Islam El Shehaby chi è costui e perché è entrato nella storia delle Olimpiadi di Rio 2016?

E’ un judoca della nazionale egiziana che la scorsa settimana è andato in prima pagina sui giornali non per una impresa sportiva, come ci si poteva aspettare, ma per una “impresa” politica.

I fatti. Al termine dell’incontro che lo vedeva opposto all’israeliano Or Sasson si è rifiutato di stringere la mano all’avversario, inoltre richiamato dal giudice sul tatami per il saluto rituale, ha piegato leggermente la testa, mentre l’etichetta richiederebbe un inchino.

Un’ignominia misurarsi su un campo di gara con un israeliano. Già nei giorni scorsi, i social egiziani si sono scatenati chiedendo a gran voce ad Islam El Shehaby di non combattere.

Il disonore sarebbe stato troppo grande per un integralista egiziano.

L’incontro è avvenuto, per la cronaca la vittoria è andata all’israeliano, ma questo ha un significato irrilevante.

E’ il rifiuto a stringere la mano ad un uomo che rimarrà nella storia, è l’onta del rifiuto che resterà.

La storia, quella con la esse maiuscola ci riporta al settembre del 1978 quando il presidente Usa Jimmy Carter riesce a portare nel Maryland (Camp David) il presidente egiziano Sadat e il premier israeliano Begin.
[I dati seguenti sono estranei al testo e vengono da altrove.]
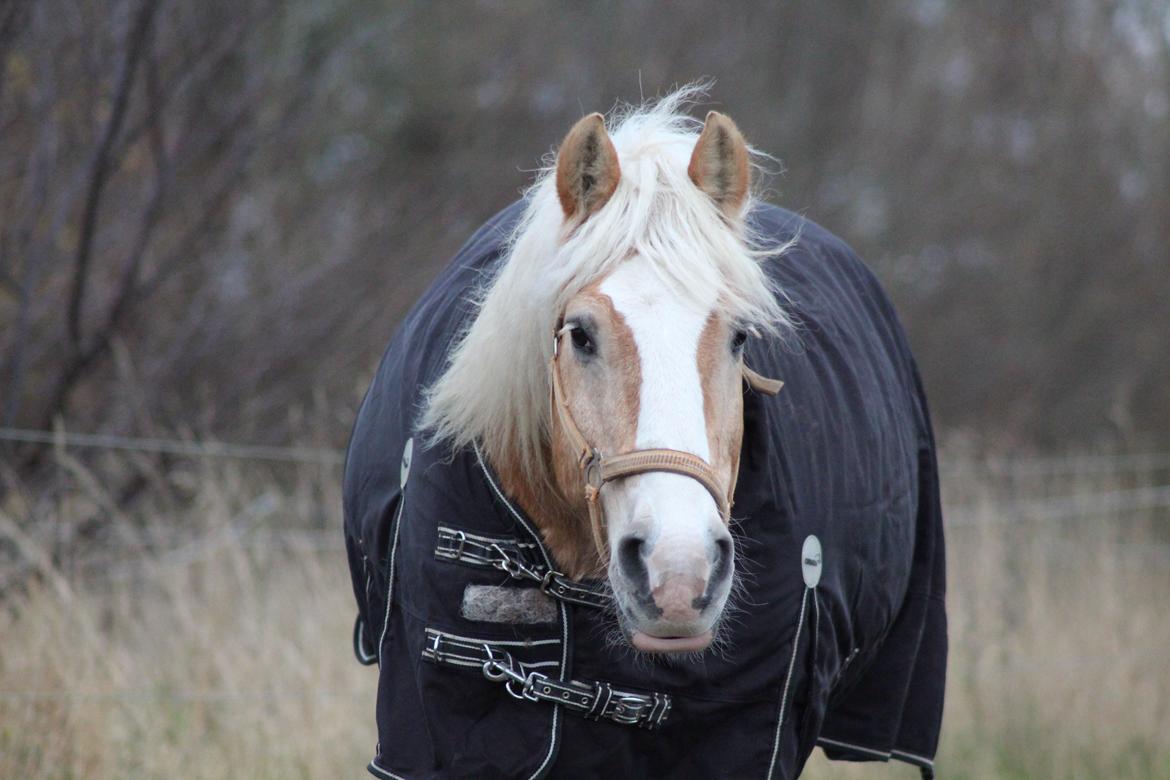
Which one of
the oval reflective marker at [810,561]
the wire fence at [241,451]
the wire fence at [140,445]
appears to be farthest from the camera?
the wire fence at [241,451]

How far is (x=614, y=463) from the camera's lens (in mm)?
2102

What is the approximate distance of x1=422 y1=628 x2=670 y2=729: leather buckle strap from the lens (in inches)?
95.2

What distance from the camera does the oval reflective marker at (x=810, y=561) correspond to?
2.53 meters

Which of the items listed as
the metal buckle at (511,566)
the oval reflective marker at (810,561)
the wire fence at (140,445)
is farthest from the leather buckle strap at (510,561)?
the wire fence at (140,445)

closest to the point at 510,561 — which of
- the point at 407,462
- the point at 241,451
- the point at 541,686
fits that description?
the point at 541,686

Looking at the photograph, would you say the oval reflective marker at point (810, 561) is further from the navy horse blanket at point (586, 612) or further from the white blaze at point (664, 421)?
the white blaze at point (664, 421)

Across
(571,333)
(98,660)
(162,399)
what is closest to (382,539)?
(571,333)

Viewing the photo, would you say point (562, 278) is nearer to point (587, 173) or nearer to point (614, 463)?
point (587, 173)

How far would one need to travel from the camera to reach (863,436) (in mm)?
2918

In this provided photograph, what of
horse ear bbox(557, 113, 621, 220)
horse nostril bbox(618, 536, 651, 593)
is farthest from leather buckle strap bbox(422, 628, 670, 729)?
horse ear bbox(557, 113, 621, 220)

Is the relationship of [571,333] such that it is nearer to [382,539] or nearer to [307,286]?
[382,539]

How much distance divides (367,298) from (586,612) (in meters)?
5.12

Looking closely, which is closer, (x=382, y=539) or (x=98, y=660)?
(x=382, y=539)

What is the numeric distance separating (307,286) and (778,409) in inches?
192
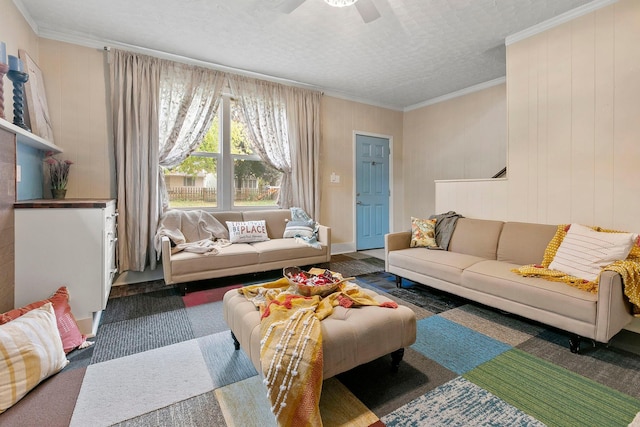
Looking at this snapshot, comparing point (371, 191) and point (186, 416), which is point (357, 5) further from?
point (371, 191)

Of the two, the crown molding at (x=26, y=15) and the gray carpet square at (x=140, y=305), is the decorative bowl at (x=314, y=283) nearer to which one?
the gray carpet square at (x=140, y=305)

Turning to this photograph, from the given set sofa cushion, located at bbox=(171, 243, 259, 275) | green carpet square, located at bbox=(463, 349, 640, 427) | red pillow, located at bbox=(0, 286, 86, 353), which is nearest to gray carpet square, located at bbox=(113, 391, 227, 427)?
red pillow, located at bbox=(0, 286, 86, 353)

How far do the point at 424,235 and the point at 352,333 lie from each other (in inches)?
91.1

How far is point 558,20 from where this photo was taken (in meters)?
2.87

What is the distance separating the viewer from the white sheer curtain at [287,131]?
418 cm

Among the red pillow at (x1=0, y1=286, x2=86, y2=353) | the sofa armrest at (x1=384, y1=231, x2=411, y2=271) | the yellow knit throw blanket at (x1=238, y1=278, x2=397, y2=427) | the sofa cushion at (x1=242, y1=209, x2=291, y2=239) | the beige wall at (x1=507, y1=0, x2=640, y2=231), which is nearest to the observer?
the yellow knit throw blanket at (x1=238, y1=278, x2=397, y2=427)

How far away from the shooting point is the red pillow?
77.1 inches

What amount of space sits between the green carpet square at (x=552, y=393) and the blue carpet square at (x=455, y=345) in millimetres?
73

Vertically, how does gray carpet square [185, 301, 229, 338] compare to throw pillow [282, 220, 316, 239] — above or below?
below

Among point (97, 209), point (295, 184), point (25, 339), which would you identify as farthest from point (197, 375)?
point (295, 184)

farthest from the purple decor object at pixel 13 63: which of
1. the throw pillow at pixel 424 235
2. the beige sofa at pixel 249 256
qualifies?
the throw pillow at pixel 424 235

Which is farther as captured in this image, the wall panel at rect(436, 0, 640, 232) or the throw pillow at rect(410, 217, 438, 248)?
the throw pillow at rect(410, 217, 438, 248)

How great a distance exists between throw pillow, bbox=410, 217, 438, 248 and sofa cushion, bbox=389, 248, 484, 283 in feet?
0.29

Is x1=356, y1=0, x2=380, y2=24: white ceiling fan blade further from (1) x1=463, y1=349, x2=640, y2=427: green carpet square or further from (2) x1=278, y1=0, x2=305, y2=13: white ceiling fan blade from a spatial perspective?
(1) x1=463, y1=349, x2=640, y2=427: green carpet square
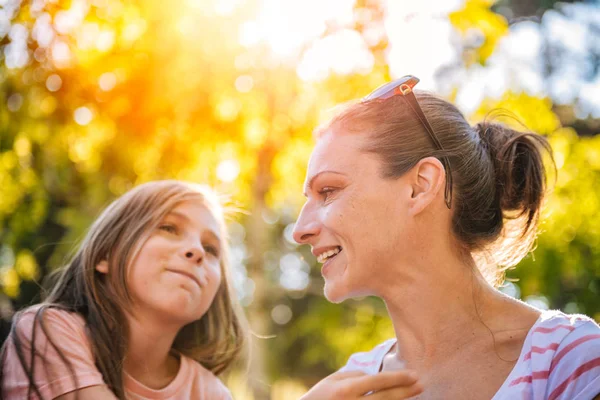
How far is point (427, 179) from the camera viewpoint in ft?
6.59

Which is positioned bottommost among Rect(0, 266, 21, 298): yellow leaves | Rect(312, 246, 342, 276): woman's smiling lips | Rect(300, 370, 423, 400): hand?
Rect(0, 266, 21, 298): yellow leaves

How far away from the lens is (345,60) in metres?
4.41

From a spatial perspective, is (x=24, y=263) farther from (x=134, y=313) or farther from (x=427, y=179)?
(x=427, y=179)

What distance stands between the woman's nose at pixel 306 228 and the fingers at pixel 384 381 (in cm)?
50

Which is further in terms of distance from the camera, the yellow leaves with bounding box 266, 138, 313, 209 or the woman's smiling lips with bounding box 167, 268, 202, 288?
the yellow leaves with bounding box 266, 138, 313, 209

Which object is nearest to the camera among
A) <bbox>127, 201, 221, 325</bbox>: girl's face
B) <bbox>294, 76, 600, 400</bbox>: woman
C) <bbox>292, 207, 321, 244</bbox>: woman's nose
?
<bbox>294, 76, 600, 400</bbox>: woman

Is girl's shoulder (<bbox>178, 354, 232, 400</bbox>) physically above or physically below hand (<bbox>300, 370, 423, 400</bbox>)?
below

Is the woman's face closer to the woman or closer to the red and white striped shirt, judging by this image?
the woman

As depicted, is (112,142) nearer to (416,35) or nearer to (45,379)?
(416,35)

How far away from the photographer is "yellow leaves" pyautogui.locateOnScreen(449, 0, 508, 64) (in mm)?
4172

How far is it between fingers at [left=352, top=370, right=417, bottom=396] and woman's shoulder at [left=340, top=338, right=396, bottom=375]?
1.35 ft

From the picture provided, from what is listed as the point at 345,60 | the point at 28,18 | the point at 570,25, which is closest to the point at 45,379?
the point at 28,18

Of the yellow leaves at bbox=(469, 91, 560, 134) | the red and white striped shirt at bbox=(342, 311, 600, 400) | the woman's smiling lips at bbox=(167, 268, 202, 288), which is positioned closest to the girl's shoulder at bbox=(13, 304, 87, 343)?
the woman's smiling lips at bbox=(167, 268, 202, 288)

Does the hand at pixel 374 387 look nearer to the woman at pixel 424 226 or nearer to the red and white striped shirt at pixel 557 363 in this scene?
the woman at pixel 424 226
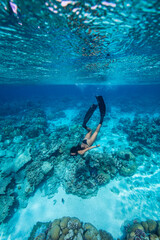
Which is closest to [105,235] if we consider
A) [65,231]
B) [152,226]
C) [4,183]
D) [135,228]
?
[135,228]

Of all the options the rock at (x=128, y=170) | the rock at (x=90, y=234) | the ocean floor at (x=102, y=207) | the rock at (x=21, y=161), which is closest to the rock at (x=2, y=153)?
the rock at (x=21, y=161)

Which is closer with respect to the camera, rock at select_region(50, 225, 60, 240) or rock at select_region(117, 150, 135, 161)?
rock at select_region(50, 225, 60, 240)

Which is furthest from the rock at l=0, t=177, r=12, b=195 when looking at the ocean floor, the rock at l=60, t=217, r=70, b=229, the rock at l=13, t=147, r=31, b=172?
the rock at l=60, t=217, r=70, b=229

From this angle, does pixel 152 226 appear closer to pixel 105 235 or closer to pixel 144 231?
pixel 144 231

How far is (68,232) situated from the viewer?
417 centimetres

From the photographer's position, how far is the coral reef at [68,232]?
407 cm

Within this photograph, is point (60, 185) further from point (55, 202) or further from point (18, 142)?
point (18, 142)

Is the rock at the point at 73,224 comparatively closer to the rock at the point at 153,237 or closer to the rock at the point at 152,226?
the rock at the point at 153,237

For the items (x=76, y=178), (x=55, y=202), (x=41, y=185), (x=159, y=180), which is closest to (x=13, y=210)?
(x=41, y=185)

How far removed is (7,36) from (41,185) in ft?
32.5

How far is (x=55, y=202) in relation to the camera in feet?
19.7

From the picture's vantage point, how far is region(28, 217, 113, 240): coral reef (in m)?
4.07

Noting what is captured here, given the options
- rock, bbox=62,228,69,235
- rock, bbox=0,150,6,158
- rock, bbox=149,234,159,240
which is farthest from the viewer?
rock, bbox=0,150,6,158

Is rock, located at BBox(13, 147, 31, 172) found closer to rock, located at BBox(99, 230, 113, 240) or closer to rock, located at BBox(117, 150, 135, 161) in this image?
rock, located at BBox(99, 230, 113, 240)
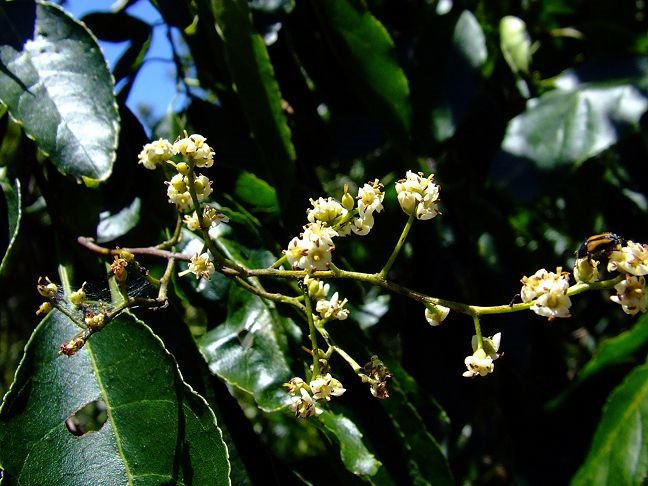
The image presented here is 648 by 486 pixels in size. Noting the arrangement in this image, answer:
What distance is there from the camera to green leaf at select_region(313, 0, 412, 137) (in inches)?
48.3

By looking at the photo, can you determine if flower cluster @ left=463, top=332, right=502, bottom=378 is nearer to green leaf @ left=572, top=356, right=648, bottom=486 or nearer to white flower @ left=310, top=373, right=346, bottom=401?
white flower @ left=310, top=373, right=346, bottom=401

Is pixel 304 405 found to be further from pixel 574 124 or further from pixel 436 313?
pixel 574 124

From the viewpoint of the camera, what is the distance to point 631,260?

Sei mesi dopo, nel marzo del 1979, il trattato di pace tra Egitto e Israele viene firmato mettendo fine a una guerra che durava da trentuno anni.

Due anni dopo Sadat, proprio per questa firma, verrà assassinato da un estremista arabo.

Da allora si è vissuti in un equilibrio fatto più di incertezze che di certezze, un equilibrio che non può e non deve essere spezzato da nessuno, tanto più da un atleta che dello spirito olimpico deve farne una ragione di vita e di virtù.